→ COMPLÉTEZ CE QUI SUIT:
A. Veuillez indiquer si chacun des énoncés suivants concorde avec l'extrait sur Vuhledar présenté ci-dessous, en répondant par oui ou par non et en citant fidèlement les mots décisifs de l'extrait. (i) L'armée russe a pris le village de Prechystivka, situé à l'ouest. (ii) Avant la guerre, Vuhledar comptait 40 000 habitants. (iii) Les unités ukrainiennes ont attendu l'ordre de se retirer avant de battre en retraite.
B. Recopiez sans rien modifier le passage de l'extrait sur Vuhledar qui commence aux mots « Crédit photo, Ukraine » et s'arrête après les mots « de se retirer. ».

→ EXTRAIT DU DOCUMENT:
+ + + + +

Au lieu de lancer des assauts frontaux, l’armée russe a récemment adopté sa tactique favorite : avancer sur les flancs pour encercler la cible. Le mois dernier, elle s’est emparée du village de Prechystivka à l’ouest et de Vodyane à l’est pour compléter un mouvement en tenaille.

L’énorme avantage de Moscou en termes d’armes et de troupes – certains soldats ont estimé que le rapport de forces était de sept contre un – leur a permis de percer les lignes de défense ukrainiennes sur les flancs et d’approcher Vuhledar.

Il est devenu évident que la ville était condamnée lorsque les Russes ont coupé la seule route vitale restante – la route de Vuhledar à Bohoyavlenka. Les troupes russes ont avancé si près que leur artillerie et leurs drones kamikazes ont pris pour cible tout ce qui se déplaçait sur cette route.

« Nous avons essayé d’envoyer du matériel, d’organiser l’évacuation de nos soldats blessés ou morts, mais sans succès », a déclaré M. Roman. « Nous avons perdu un certain nombre de véhicules et avons dû mettre fin à ces opérations.

Mardi, il restait une centaine de civils à Vuhledar, sur une population de 14 000 personnes avant la guerre, selon le chef de la région de Donetsk, Vadym Filashkin.

« Dieu merci, nous avons évacué tous les enfants. En ce qui concerne les 107 personnes qui sont encore là, il est difficile de les atteindre et de leur apporter de l’aide humanitaire, de l’eau potable, des médicaments, parce que la guerre est en cours. »

Une scène de Vuhledar en août

Crédit photo, Ukraine 72ème Brigade/Facebook

Légende image, Le sort de Vuhledar est devenu presque inévitable lorsque les forces russes sont entrées dans la ville

La situation est devenue critique lorsque les troupes russes sont entrées dans la ville et que les unités ukrainiennes ont commencé à battre en retraite sans attendre l’ordre de se retirer.

« Si un retrait n’est pas organisé, il finit par être chaotique », a expliqué le mitrailleur. Les défenseurs ukrainiens étaient comme des Titans essayant d’arrêter les Russes, a-t-il dit. Mais certains groupes, a-t-il ajouté, sont devenus complètement désorientés en raison d’une panne de communication. Leurs radios étaient hors service, et lorsqu’ils se trouvaient sous un feu nourri, ils devaient prendre des décisions rapides par eux-mêmes, et souvent, c’était de battre en retraite.

Les lignes de défense ukrainiennes ont été dévastées par les bombes aériennes et les systèmes d’armes thermobariques russes, tels que le lance-flammes lourd Solntsepek, ainsi que par les drones et les lance-roquettes multiples.

+ + + + +

→ Données enregistrées:
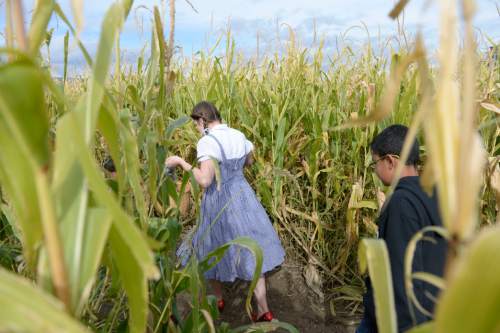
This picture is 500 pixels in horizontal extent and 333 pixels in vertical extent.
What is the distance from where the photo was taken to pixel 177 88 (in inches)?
144

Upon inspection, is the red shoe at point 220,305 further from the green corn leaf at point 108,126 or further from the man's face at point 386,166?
the green corn leaf at point 108,126

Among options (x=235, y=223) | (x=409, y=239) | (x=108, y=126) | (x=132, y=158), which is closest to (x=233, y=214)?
(x=235, y=223)

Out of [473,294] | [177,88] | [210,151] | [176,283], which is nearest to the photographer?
[473,294]

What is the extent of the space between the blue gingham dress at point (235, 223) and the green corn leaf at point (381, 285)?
1.99 m

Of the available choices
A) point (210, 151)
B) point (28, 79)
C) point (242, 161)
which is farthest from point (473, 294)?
point (242, 161)

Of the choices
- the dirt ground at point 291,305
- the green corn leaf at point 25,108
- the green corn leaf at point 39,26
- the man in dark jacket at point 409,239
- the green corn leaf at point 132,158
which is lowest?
the dirt ground at point 291,305

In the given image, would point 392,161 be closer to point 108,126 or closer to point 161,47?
point 161,47

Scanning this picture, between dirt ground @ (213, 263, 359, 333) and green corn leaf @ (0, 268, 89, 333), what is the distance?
2253mm

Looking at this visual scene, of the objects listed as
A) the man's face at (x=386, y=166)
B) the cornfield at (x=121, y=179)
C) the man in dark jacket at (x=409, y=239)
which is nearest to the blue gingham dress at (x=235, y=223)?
the cornfield at (x=121, y=179)

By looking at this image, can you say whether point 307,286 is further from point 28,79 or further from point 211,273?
point 28,79

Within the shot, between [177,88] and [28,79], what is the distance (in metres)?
3.43

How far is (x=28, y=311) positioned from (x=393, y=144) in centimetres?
133

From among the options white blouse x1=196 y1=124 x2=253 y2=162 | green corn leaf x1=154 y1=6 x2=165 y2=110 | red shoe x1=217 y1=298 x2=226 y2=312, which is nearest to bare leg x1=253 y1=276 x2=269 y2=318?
red shoe x1=217 y1=298 x2=226 y2=312

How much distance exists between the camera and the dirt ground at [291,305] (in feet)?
8.09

+ + + + +

→ RÉPONSES AUX EXERCICES:
A.
(i) Oui : « elle s’est emparée du village de Prechystivka à l’ouest »
(ii) Non : « sur une population de 14 000 personnes avant la guerre »
(iii) Non : « les unités ukrainiennes ont commencé à battre en retraite sans attendre l’ordre de se retirer »

B.
Crédit photo, Ukraine 72ème Brigade/Facebook

Légende image, Le sort de Vuhledar est devenu presque inévitable lorsque les forces russes sont entrées dans la ville

La situation est devenue critique lorsque les troupes russes sont entrées dans la ville et que les unités ukrainiennes ont commencé à battre en retraite sans attendre l’ordre de se retirer.